Le nouveau régime vise les actions de sociétés, fiducies ou structures similaires résidentes d’un Etat contractant (i) non cotées (ii) qui ont plus de la moitié de leurs actifs investis en immobilier (iii) non-utilisé pour leur besoin propre.

A noter que ce régime n’est applicable que si, selon le droit national de l’Etat où se situe les immeubles détenus, les plus-values sur sociétés immobilières sont soumises au même régime fiscal que les plus-values sur biens immeubles, ce qui n’est pas le cas pour la Belgique. De facto, ce régime ne vise donc que les entités résidentes fiscales de la France.

Autres revenus mobiliers

Des adaptations sont également apportées au régime fiscal des dividendes, intérêts et autres revenus mobiliers.

Les dividendes restent imposables dans le pays de résidence de l’actionnaire avec, comme sous l’ancien texte, une retenue fiscale autorisée dans l’Etat de la source. Cette retenue est cependant revue à la baisse pour passer de 15% à 12,8%.

Les actionnaires sociétés bénéficient quant à eux d’une exonération de retenue à la source dès lors que leur participation s’élève à 10% et est détenue – ou sera détenue – 365 jours. La convention ajoute que les réorganisations ne sont pas prises en compte pour le calcul de cette durée, ce qui simplifiera la situation des sociétés belges confrontées aux différentes exigences de détention d’un an posée par la loi belge pour l’application des exonérations (cf. le régime belge transposant la directive mère-fille et les conditions de détention strictes d’un an).   

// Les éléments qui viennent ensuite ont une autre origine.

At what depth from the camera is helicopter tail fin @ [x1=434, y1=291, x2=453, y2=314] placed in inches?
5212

Les intérêts étaient soumis à une règle similaire : imposition dans l’Etat de résidence avec toutefois l’autorisation pour le pays de la source des revenus de prélever un impôt limité. La nouvelle convention est davantage favorable car elle prévoit désormais que les intérêts ne sont imposables que dans l’Etat de résidence du bénéficiaire ; fini donc les impôts dans l’Etat de la source.

Enfin, les redevances restent soumises à un régime identique de taxation dans l’Etat de résidence du bénéficiaire uniquement. La nouvelle convention ajoute toutefois explicitement que les revenus de cessions ou concessions de logiciels informatiques sont désormais visés par cette disposition.

Salaires et autres rémunérations

La convention reprend les formules connues du modèle OCDE pour ce qui concerne les travailleurs salariés (règle des 183 jours, etc.).

Une grande différence par rapport à l’ancien texte réside dans les règles applicables aux rémunérations de travailleurs occupés sur différents territoires. La condition relative au paiement de la rémunération par un employeur du pays de résidence est revue afin de prévoir que l’Etat de résidence conserve le pouvoir de taxer les rémunérations dès lors qu’elles sont payées par un employeur qui n’est pas résident de l’autre Etat signataire.

Concrètement, la Belgique et la France récupèrent dès lors leur pouvoir d’imposition sur les rémunérations qui ne sont pas payées par un employeur de l’autre Etat, ce qui n’est pas le cas selon l’ancienne convention (qui prévoit que le pays de résidence perd son pouvoir d’imposition dès lors que la rémunération n’est pas payée par un employeur de ce pays). La règle des 183 jours est par ailleurs légèrement adaptée pour viser à présent les périodes de 12 mois et non plus l’année civile.   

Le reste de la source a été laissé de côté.